> the lottery hypothesis Isn’t that another way of saying the optimization algor...

staunton · 2024-05-17T13:41:00 1715953260

In practice, you don't want the global optimum because you can't put all possible inputs in the training data and need your system to "generalize" instead. Global optimum would mean overfitting.

badrunaway · 2024-05-18T06:08:35 1716012515

Can someone explain this? Isn't it possible for the global optimum to be also be the right generalisation optimum?

rcxdude · 2024-05-18T08:41:18 1716021678

it's possible, but unlikely. The issue is your training examples are essentially a noisy representation of the general function you are trying to get it to learn. Generally any representation that fits too well will be incorporating the noise and that will distort the general function (in the case of NN it'll generally mean memorising the input data). Most function-fitting approaches are vulnerable to this.

G3rn0ti · 2024-05-23T14:28:49 1716474529

Hm. I see. But, ultimately, overfitting is a consequence of too many parameters absorbing the noise. Perhaps one could fit smaller models and add artificial noise.

nextaccountic · 2024-05-18T21:11:18 1716066678

The global optimum would be taken in reference to the training data (because that's all you have to set the weights). Unless the training data represents all real world data perfectly, fully optimizing for it will pessimize the model in relation to some set of real world data.

WithinReason · 2024-05-17T14:04:51 1715954691

Regularisation should not be done with the optimiser but with the loss function and the architecture.

uoaei · 2024-05-17T19:44:30 1715975070

The entire reason SGD works is because the stochastic nature of updates on minibatches is an implicit regularizer. This one perspective built the foundations for all of modern machine learning.

I completely agree that the most effective regularization is inductive bias in the architecture. But bang for buck, given all the memory/compute savings it accomplishes, SGD is the exemplar of implicit regularization techniques.

staunton · 2024-05-17T18:43:54 1715971434

Maybe it should not be done but the large neutral networks this decade absolutely rely on this.
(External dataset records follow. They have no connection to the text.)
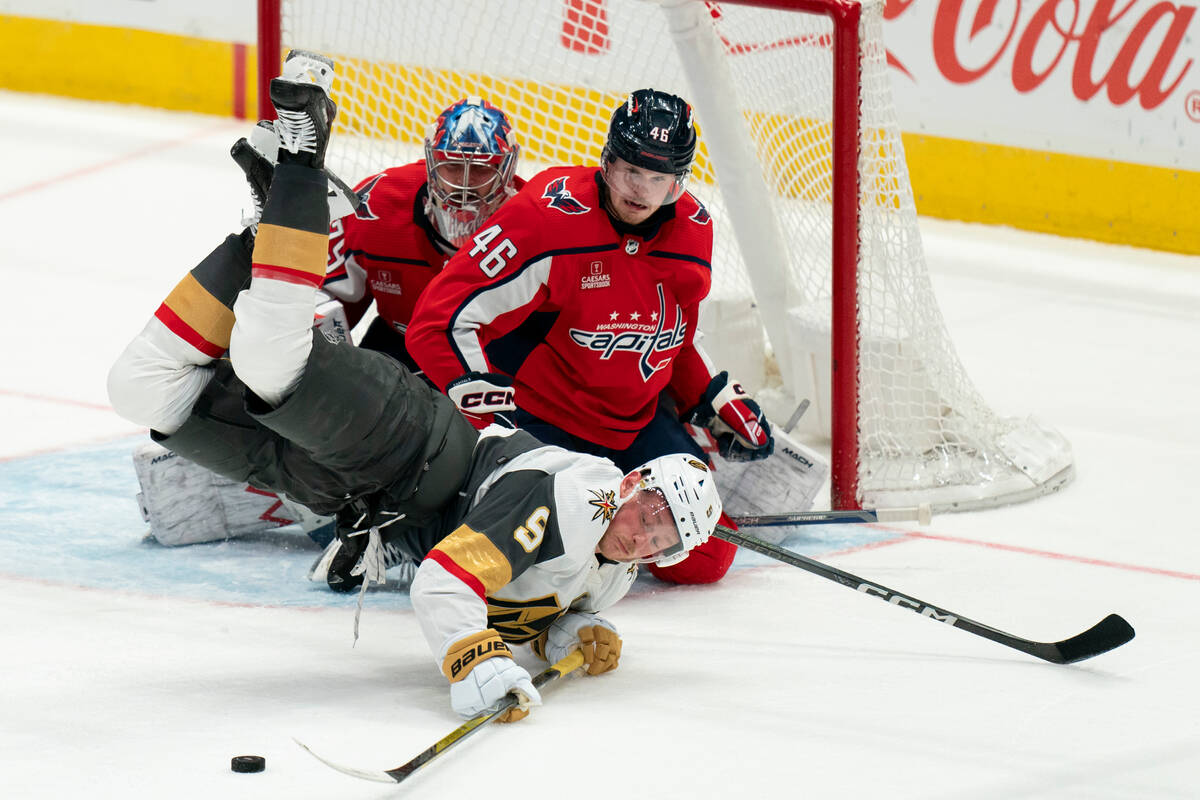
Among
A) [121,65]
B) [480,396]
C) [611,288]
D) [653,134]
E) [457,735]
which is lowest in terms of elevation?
[457,735]

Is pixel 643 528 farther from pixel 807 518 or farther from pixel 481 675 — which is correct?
pixel 807 518

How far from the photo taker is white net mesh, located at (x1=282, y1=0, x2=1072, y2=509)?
4395mm

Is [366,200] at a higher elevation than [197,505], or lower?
higher

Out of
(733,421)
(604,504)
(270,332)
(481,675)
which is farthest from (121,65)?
(481,675)

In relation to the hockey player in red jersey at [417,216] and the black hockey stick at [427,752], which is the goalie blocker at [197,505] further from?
the black hockey stick at [427,752]

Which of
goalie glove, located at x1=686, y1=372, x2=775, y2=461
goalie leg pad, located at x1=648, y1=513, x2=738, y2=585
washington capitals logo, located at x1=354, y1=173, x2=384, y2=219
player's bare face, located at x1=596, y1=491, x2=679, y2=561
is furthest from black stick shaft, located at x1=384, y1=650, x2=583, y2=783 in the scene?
washington capitals logo, located at x1=354, y1=173, x2=384, y2=219

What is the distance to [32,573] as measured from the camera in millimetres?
3605

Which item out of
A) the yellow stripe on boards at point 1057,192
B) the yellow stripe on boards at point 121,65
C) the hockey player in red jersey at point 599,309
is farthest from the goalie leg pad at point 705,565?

A network at the global minimum of any of the (regularized) loss functions that are used these days would be waaay overfitted.
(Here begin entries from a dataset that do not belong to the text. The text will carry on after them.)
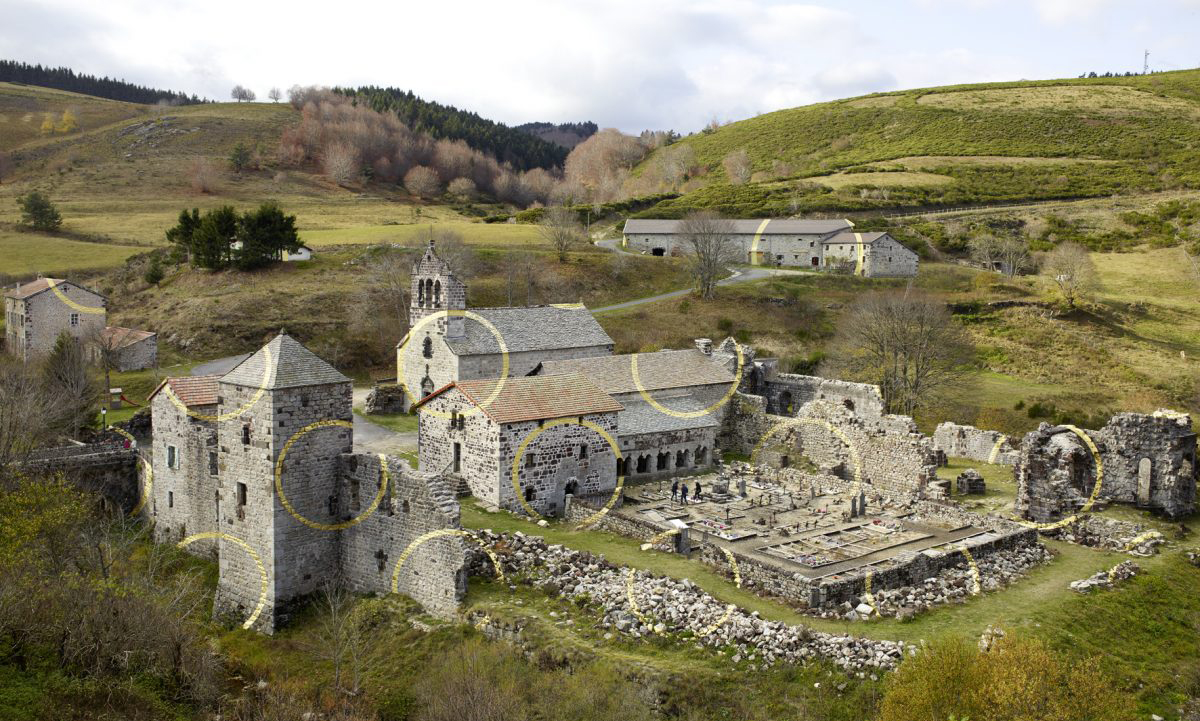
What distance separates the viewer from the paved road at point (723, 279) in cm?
7300

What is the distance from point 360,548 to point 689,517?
11392 mm

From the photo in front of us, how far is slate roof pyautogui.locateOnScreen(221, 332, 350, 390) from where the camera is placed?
22.3 meters

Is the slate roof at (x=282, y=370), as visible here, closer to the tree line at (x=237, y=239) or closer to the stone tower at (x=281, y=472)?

redox99 · 2024-05-17T16:44:10 1715964250

Regularization only helps you so much.

bjourne · 2024-05-18T15:01:20 1716044480

In addition to that the hypothesis asserts that a local minimum is likely not good enough. This is different from a few years ago when most thought that the solution space was full of local minima so parameter initialization wouldn't matter that much. But that is perhaps because the threshold for acceptable performance is higher so luck is more important.

WithinReason · 2024-05-17T14:04:01 1715954641

I think you're right, but the issue might be local minima which a better optimiser wouldn't help with much. A reason a larger network might work better is that there are fewer local minima in a higher dimension too.

jxy · 2024-05-17T18:05:15 1715969115

> there are fewer local minima in a higher dimension

Is it actually proven, or another hypothesis? What is the reason behind this?

jcrites · 2024-05-17T18:40:18 1715971218

Just reasoning about this from first principles, but intuitively, the more dimensions you have, the more likely that you are to find a gradient in some dimension. In an N-dimensional space, a local minimum needs to be a minimum in all N dimensions, right? Otherwise the algorithm will keep exploring down the gradient. (Not an expert on this stuff.) The more dimensions there are, the more likely it seems to be that a gradient exists down to some greater minimum from any given point.